#### [Listed records]
=-=-=

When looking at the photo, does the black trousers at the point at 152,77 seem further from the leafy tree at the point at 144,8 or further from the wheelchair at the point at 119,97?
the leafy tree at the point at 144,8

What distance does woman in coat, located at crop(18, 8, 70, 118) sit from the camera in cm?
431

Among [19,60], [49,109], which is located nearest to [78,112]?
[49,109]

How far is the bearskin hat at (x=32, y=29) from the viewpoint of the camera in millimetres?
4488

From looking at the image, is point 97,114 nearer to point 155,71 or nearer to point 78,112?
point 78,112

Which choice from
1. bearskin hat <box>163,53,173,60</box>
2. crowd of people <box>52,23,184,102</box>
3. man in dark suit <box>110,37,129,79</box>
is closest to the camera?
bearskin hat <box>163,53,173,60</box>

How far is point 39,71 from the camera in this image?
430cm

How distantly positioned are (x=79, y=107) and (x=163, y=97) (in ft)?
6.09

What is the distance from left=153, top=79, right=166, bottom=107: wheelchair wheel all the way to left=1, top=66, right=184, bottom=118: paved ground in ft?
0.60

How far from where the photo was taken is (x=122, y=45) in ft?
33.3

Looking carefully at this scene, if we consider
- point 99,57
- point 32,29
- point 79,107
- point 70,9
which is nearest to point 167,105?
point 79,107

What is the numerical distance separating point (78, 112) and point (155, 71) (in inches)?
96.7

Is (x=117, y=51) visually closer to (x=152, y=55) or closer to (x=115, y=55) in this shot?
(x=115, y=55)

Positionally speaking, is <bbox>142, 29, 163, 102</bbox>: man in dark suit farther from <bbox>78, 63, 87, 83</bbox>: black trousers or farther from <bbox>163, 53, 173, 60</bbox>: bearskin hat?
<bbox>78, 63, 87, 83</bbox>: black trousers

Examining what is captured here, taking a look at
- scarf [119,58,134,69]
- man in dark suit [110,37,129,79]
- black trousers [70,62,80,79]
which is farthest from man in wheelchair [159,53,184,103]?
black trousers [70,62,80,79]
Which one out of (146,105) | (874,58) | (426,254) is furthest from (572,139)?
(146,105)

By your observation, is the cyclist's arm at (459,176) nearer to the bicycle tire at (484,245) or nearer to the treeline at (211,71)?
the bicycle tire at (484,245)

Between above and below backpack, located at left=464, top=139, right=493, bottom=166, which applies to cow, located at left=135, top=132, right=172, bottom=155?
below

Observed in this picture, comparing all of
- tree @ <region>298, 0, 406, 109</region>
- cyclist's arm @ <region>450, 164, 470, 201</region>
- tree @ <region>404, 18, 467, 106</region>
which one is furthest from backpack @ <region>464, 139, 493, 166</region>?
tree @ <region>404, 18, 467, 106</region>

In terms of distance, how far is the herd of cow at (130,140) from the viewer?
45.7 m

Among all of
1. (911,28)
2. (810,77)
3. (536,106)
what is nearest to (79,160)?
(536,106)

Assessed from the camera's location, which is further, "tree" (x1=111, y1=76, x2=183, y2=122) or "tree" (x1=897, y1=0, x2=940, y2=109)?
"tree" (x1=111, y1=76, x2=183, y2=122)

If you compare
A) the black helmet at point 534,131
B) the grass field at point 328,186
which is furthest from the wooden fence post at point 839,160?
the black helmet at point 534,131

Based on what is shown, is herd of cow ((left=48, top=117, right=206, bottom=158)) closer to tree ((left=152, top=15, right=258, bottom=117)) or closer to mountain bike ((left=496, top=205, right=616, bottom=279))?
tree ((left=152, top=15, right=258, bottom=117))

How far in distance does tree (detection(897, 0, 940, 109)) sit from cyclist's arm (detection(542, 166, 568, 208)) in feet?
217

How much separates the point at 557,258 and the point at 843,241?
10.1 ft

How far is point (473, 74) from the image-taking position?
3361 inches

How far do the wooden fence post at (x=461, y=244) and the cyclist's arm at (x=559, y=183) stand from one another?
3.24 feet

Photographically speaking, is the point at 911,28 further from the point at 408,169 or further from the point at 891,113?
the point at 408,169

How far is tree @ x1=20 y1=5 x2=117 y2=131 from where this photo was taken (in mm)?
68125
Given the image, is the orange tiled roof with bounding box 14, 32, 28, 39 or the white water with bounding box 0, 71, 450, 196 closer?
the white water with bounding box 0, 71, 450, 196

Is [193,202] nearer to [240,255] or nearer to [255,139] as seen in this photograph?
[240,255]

=-=-=

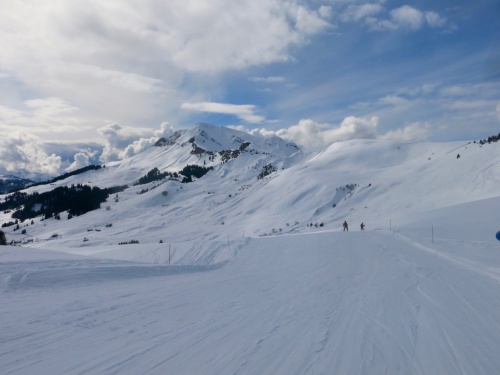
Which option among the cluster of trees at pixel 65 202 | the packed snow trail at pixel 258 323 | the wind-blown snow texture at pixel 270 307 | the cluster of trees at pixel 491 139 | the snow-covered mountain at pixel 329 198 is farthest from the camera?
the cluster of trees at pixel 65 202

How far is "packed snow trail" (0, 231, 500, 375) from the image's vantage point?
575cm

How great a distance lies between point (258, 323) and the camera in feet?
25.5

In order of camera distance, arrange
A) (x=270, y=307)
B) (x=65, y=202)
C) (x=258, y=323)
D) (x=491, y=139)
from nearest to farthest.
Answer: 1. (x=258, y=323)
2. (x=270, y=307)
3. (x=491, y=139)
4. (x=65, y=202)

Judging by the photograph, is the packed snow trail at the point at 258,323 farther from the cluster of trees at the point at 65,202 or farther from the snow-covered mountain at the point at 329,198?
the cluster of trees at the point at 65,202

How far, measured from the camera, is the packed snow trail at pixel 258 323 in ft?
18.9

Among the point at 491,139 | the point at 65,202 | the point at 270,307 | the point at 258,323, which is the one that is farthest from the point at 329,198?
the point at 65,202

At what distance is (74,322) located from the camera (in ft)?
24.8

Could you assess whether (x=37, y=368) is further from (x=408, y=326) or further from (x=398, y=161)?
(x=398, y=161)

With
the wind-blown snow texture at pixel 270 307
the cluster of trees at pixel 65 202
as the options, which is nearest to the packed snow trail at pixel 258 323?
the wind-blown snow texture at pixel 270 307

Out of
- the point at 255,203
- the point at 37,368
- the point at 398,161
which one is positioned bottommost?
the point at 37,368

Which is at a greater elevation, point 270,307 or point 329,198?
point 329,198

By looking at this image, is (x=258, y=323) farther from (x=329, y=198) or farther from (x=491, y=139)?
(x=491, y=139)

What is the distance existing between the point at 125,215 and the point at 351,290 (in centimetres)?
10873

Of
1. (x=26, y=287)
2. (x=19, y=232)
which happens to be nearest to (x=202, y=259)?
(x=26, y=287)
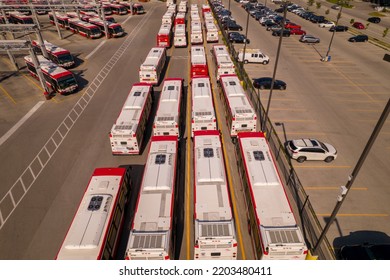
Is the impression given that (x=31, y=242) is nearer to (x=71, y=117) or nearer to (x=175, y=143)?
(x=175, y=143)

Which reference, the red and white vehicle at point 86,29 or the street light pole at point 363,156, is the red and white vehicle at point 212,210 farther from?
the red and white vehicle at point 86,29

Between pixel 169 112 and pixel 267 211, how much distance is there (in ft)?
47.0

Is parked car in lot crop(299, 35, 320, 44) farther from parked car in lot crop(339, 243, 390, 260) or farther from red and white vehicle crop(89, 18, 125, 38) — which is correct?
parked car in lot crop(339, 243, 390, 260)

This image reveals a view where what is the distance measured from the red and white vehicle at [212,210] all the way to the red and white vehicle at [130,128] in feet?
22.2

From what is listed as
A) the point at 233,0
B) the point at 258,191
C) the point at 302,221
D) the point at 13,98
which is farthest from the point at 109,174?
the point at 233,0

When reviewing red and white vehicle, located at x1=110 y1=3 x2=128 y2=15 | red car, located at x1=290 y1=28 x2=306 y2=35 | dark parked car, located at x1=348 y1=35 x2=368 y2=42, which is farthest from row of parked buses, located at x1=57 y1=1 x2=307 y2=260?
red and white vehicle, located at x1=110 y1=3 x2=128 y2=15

=-=-=

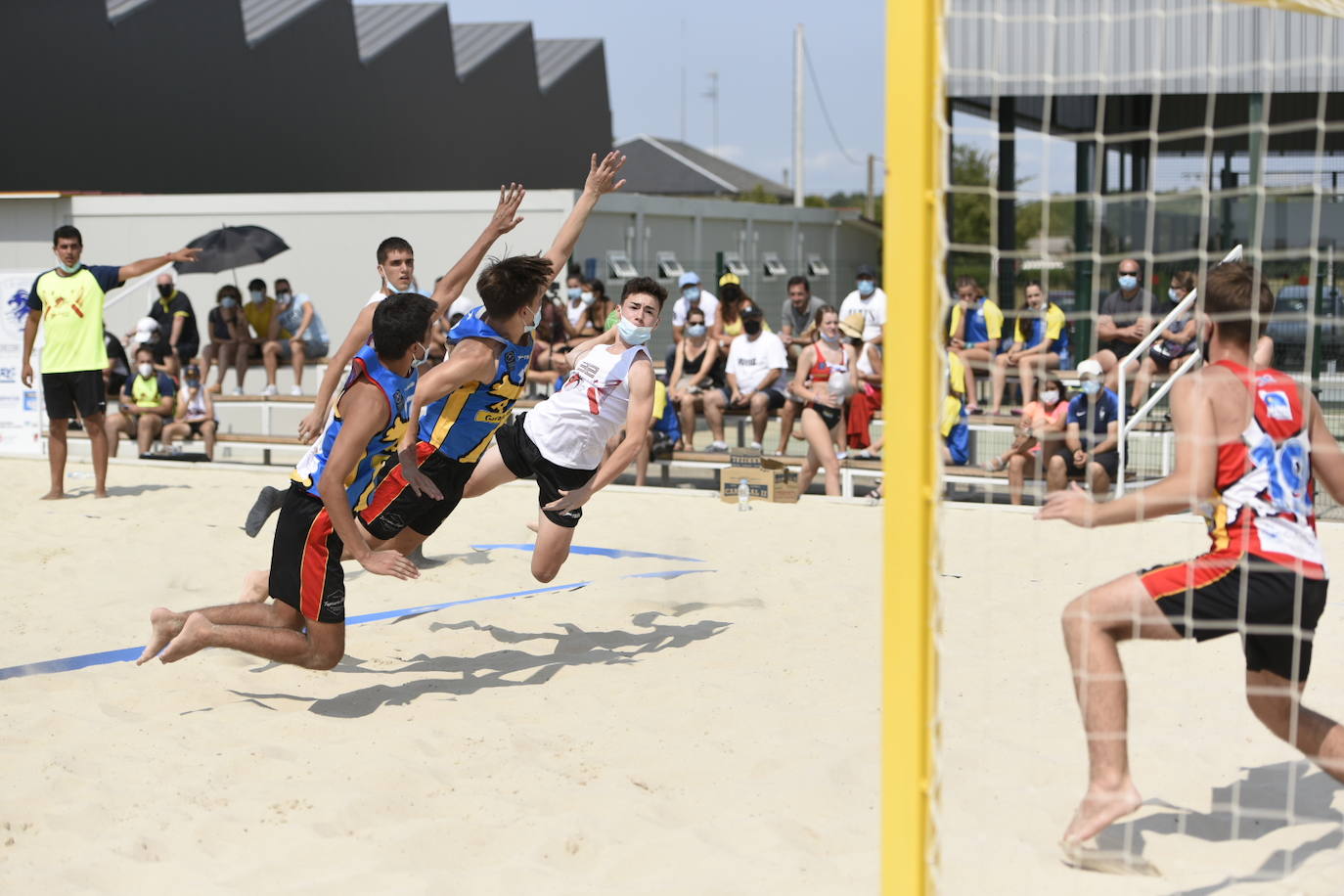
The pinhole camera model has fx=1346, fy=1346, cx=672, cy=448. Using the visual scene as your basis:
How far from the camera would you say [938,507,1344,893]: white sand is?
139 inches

=-=-=

#### [What is asked]
Which lines of the records contain the string "bearskin"? List each such line, treating uppercase and lowercase as different.

#### [Written reply]
How far is the bearskin hat at (x=32, y=29) from the viewpoint of the camera in millimetres?
1. bearskin hat <box>163,53,173,60</box>
bearskin hat <box>163,53,173,60</box>
Positionally speaking, is <bbox>142, 29, 163, 102</bbox>: man in dark suit farther from <bbox>78, 63, 87, 83</bbox>: black trousers or farther from <bbox>163, 53, 173, 60</bbox>: bearskin hat?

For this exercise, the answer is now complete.